* _INPUT ROWS_
--*--

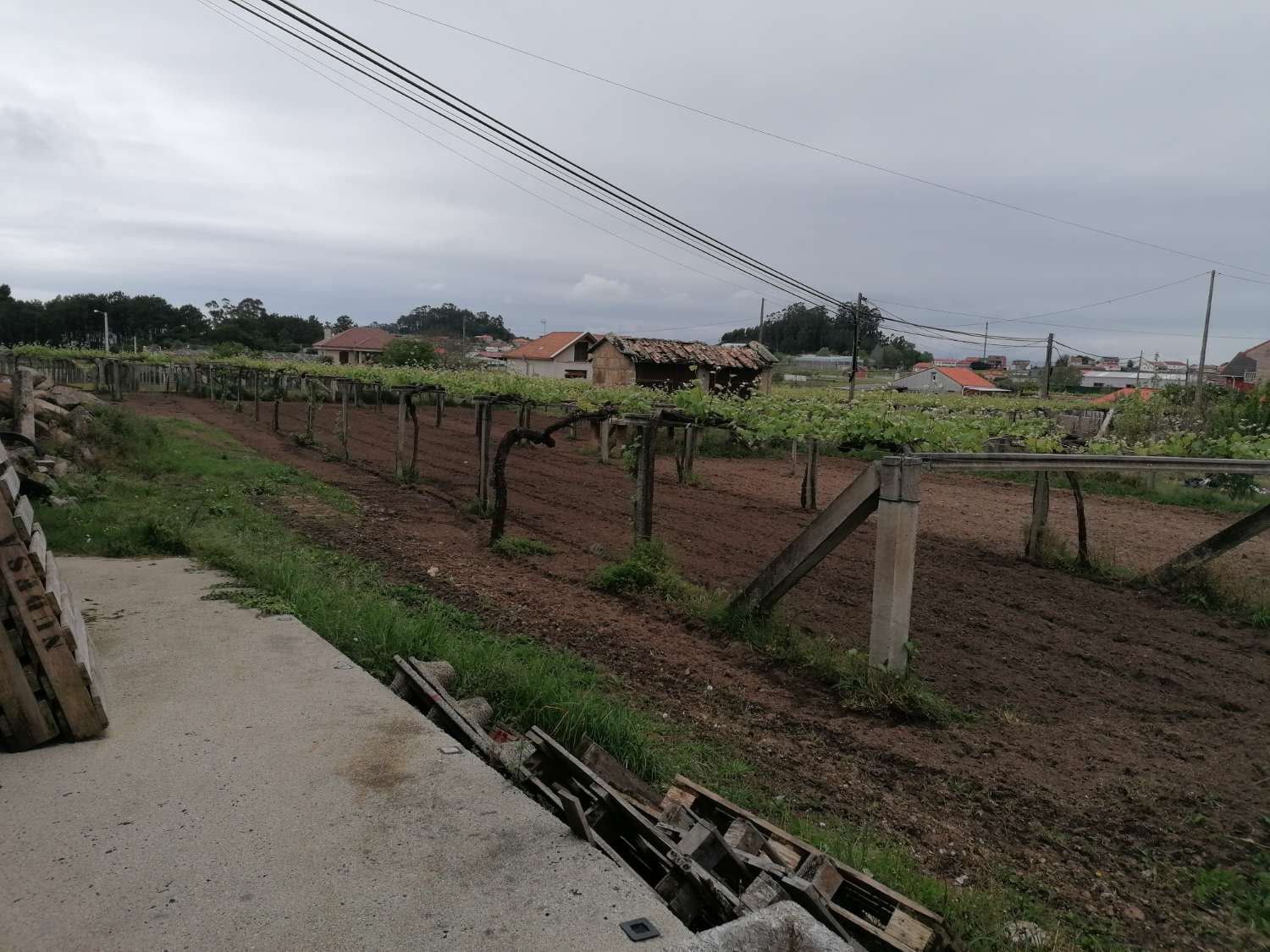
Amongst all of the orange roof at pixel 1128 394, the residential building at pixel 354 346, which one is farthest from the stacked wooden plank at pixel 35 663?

--*--

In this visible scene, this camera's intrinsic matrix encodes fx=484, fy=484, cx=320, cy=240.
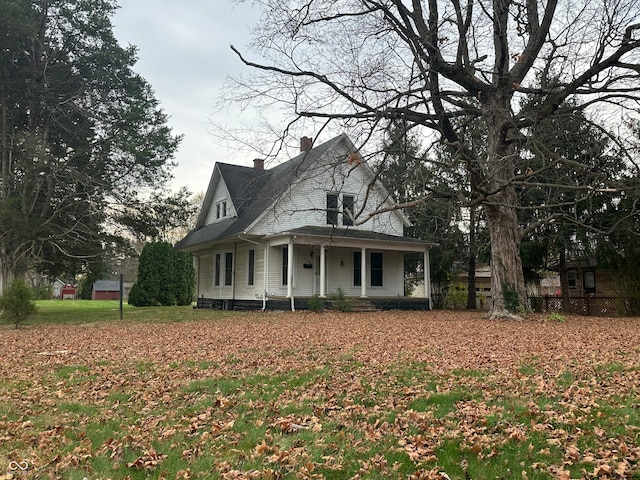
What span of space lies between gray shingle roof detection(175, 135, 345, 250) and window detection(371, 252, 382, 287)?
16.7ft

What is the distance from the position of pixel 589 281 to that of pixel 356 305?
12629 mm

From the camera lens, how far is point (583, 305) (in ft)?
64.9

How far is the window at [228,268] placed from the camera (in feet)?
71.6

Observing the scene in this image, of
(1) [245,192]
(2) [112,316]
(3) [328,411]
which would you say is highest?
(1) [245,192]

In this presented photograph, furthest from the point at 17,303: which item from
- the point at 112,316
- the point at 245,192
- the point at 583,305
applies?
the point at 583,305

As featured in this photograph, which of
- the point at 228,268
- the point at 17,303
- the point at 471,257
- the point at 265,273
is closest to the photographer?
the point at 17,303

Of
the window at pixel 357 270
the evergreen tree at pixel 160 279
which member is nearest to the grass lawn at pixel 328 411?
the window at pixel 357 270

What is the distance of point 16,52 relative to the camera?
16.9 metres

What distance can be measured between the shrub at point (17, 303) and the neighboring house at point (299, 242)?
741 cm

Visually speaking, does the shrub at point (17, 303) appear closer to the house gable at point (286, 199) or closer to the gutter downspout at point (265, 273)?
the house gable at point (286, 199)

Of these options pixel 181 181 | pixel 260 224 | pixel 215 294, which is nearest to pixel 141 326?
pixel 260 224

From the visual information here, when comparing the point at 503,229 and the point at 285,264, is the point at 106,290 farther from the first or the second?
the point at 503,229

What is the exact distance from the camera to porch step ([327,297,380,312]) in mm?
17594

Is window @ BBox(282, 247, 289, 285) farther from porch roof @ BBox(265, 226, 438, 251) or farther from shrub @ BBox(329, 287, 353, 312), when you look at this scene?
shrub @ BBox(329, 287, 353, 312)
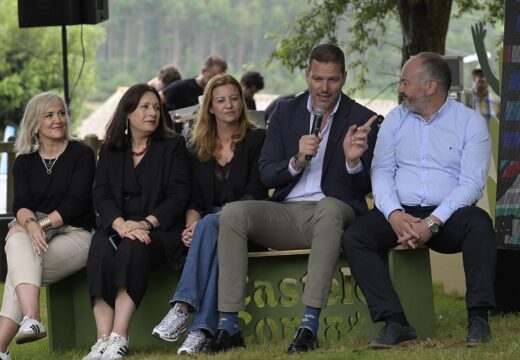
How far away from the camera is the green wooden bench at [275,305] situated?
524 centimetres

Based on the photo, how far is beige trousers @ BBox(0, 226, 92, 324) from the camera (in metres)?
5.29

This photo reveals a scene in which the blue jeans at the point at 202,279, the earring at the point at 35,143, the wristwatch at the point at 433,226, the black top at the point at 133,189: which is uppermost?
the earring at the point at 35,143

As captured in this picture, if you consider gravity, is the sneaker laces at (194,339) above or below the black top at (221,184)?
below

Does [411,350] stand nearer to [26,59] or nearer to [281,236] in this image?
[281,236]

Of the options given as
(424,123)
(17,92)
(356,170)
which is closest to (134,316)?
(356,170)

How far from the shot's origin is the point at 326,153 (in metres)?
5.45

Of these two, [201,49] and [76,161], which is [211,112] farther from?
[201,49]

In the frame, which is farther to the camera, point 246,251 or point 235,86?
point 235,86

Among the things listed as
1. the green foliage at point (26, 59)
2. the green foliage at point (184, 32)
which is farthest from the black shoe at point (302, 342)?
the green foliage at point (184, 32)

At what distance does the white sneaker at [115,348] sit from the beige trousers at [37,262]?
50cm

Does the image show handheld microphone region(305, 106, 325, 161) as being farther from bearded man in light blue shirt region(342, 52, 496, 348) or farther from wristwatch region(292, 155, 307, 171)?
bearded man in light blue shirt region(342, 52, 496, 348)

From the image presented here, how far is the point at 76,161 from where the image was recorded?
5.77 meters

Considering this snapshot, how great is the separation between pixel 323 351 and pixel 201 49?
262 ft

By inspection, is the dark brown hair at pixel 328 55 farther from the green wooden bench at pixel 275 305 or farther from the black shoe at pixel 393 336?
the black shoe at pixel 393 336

--*--

How many lines of the listing above contain the word "these"? Reply with the number alone.

* _RESULT BELOW_
2